- Records for this task:
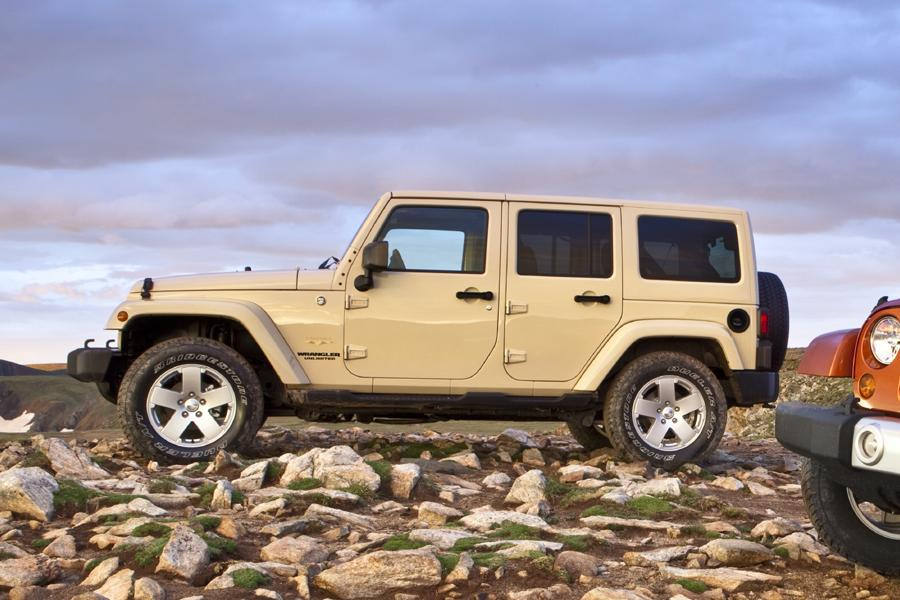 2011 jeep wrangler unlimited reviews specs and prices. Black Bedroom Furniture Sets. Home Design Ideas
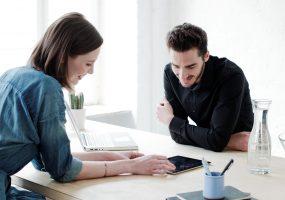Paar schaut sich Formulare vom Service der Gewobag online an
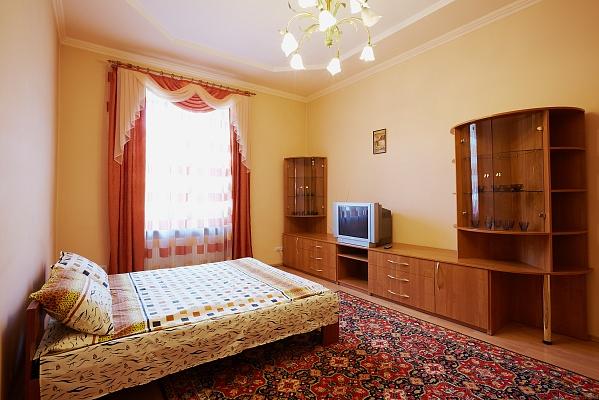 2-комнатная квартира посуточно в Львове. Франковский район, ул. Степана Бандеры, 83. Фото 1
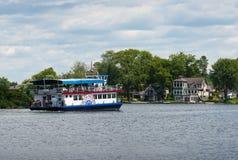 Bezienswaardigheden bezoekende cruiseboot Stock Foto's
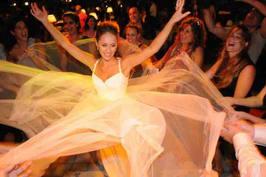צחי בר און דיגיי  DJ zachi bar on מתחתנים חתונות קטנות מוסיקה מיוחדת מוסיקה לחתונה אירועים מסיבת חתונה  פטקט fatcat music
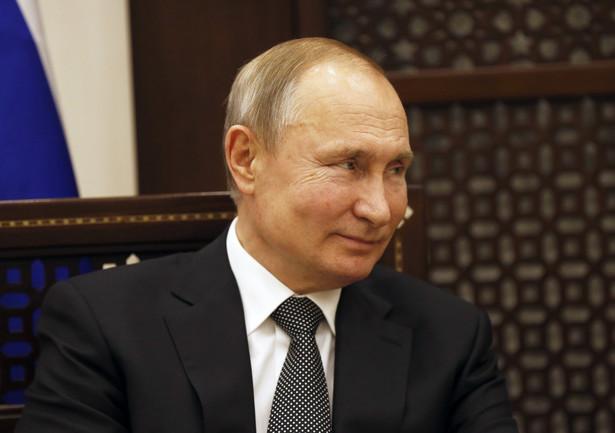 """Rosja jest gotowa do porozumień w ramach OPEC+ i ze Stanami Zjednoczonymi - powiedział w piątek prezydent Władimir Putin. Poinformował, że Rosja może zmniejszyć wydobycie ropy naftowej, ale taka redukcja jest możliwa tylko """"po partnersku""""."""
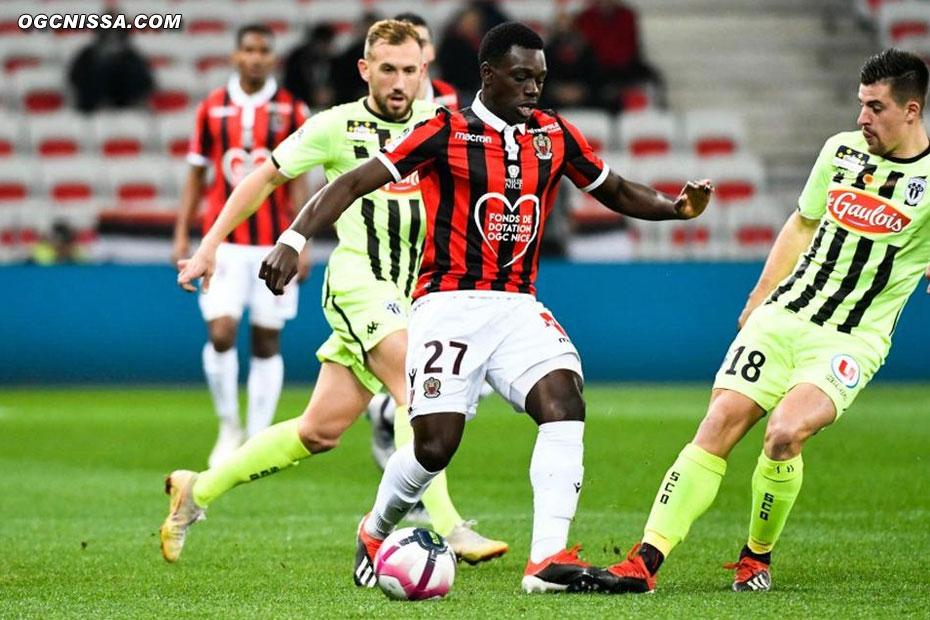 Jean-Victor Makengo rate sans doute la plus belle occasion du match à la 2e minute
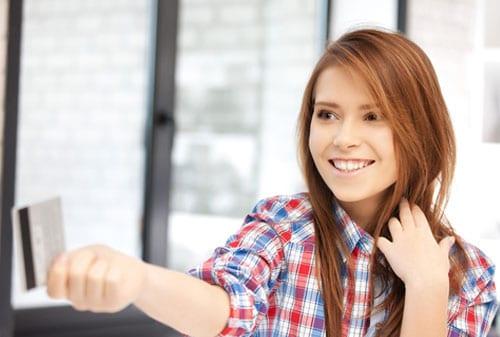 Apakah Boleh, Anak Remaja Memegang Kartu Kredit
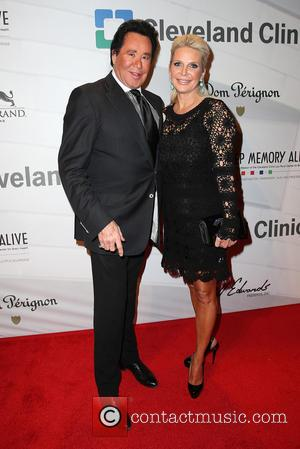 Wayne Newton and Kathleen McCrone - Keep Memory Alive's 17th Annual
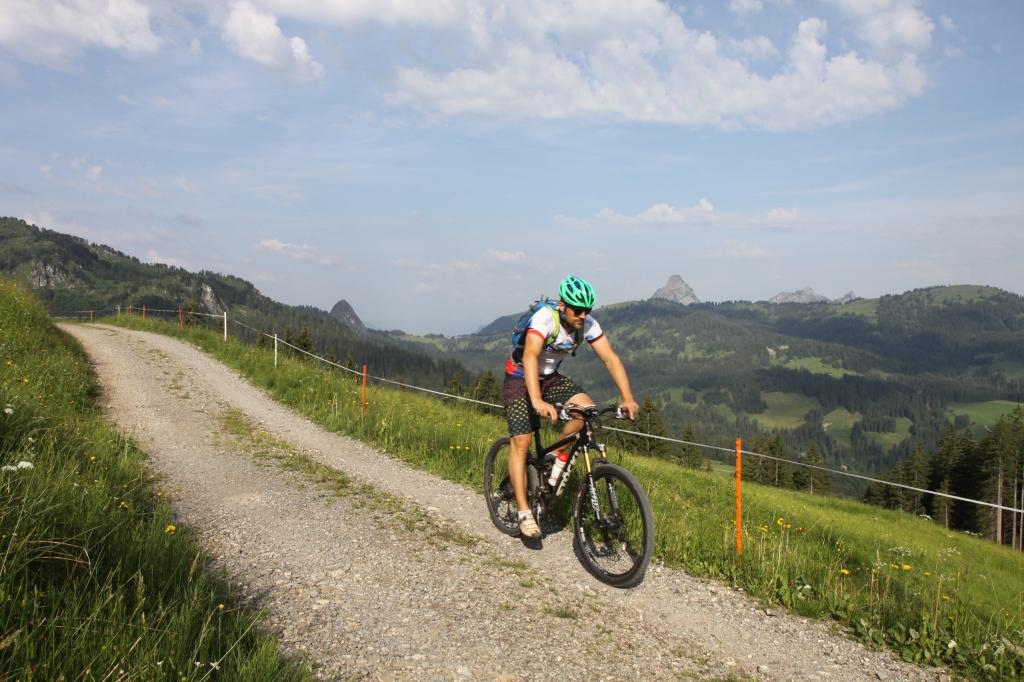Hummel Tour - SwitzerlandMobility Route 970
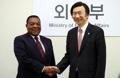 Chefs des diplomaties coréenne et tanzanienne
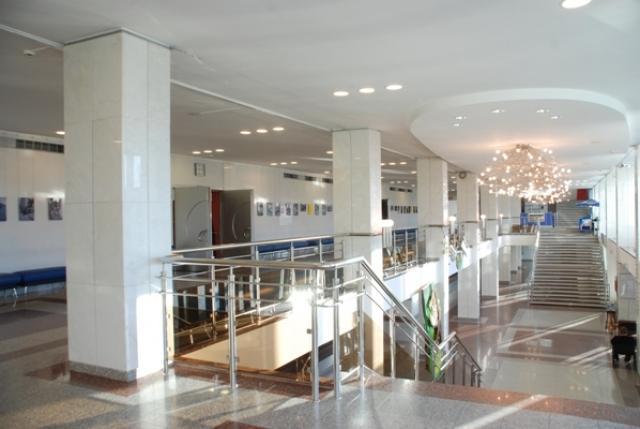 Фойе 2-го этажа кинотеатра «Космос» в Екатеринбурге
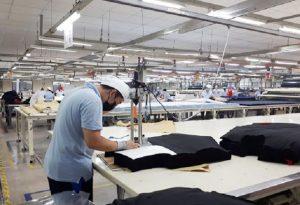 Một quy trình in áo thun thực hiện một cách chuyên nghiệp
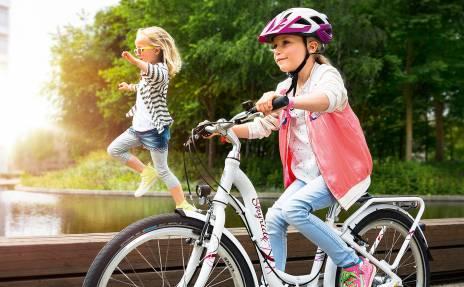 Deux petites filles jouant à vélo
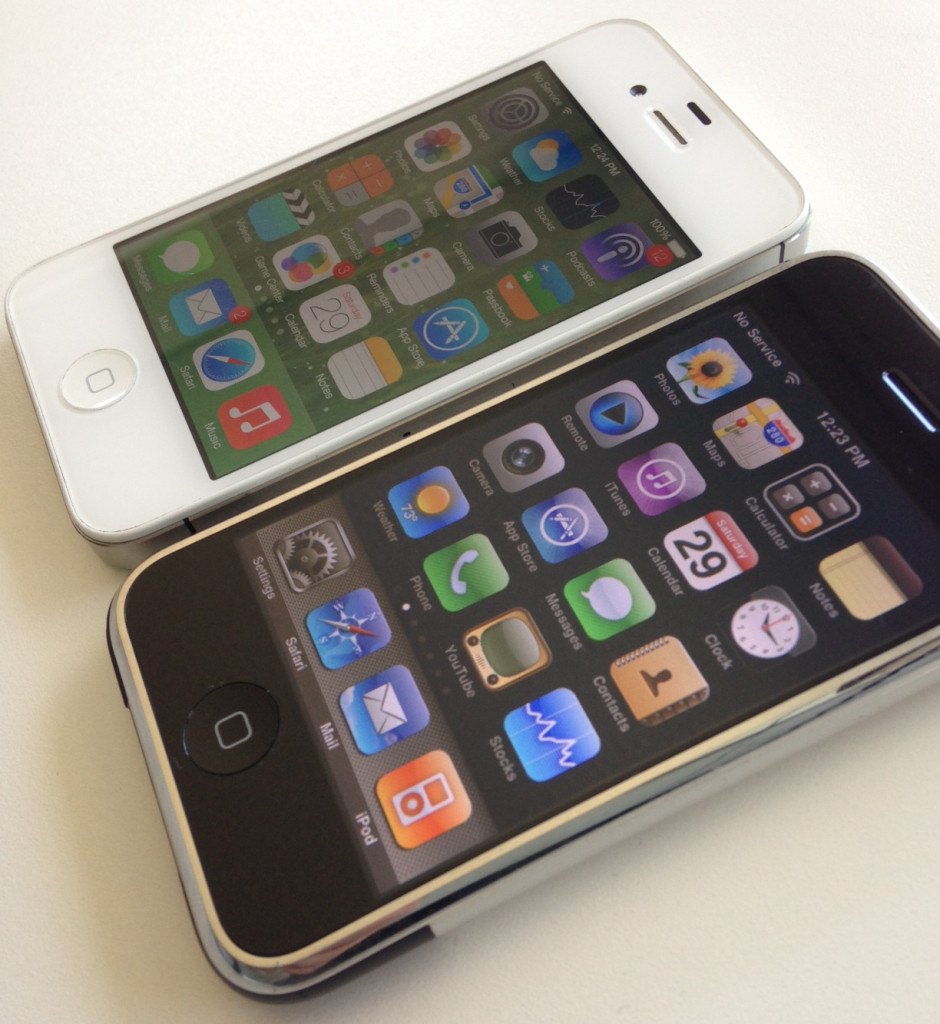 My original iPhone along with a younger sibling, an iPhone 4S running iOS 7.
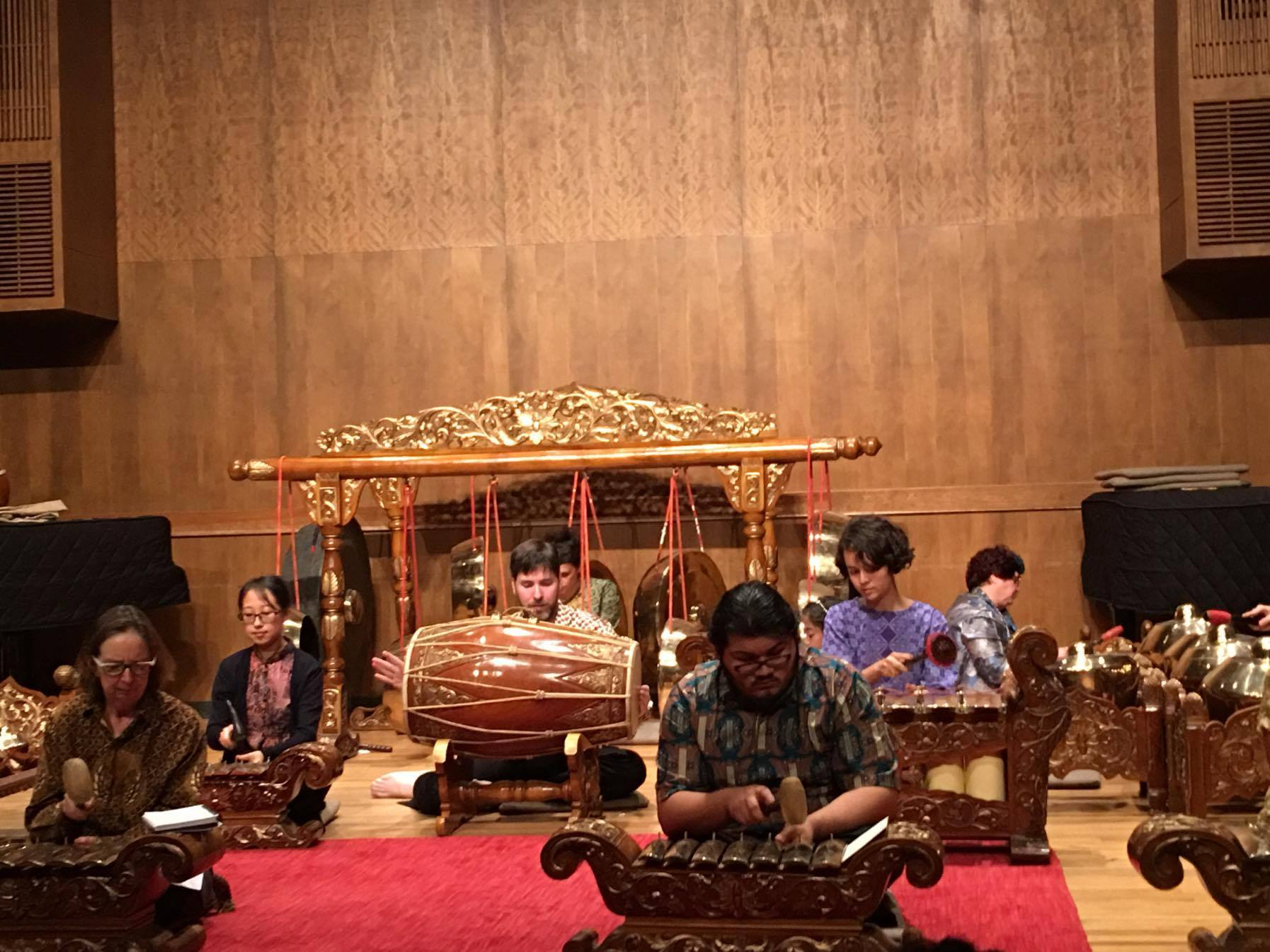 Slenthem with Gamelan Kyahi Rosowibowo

- Required work: Return the opening line of the data above and every line after it up to and including the line that holds "jest gotowa do"; pictures stay out.

- Final answer:
 2011 jeep wrangler unlimited reviews specs and prices. Black Bedroom Furniture Sets. Home Design Ideas
Paar schaut sich Formulare vom Service der Gewobag online an
 2-комнатная квартира посуточно в Львове. Франковский район, ул. Степана Бандеры, 83. Фото 1
 Bezienswaardigheden bezoekende cruiseboot Stock Foto's
צחי בר און דיגיי  DJ zachi bar on מתחתנים חתונות קטנות מוסיקה מיוחדת מוסיקה לחתונה אירועים מסיבת חתונה  פטקט fatcat music
 """Rosja jest gotowa do porozumień w ramach OPEC+ i ze Stanami Zjednoczonymi - powiedział w piątek prezydent Władimir Putin. Poinformował, że Rosja może zmniejszyć wydobycie ropy naftowej, ale taka redukcja jest możliwa tylko """"po partnersku""""."""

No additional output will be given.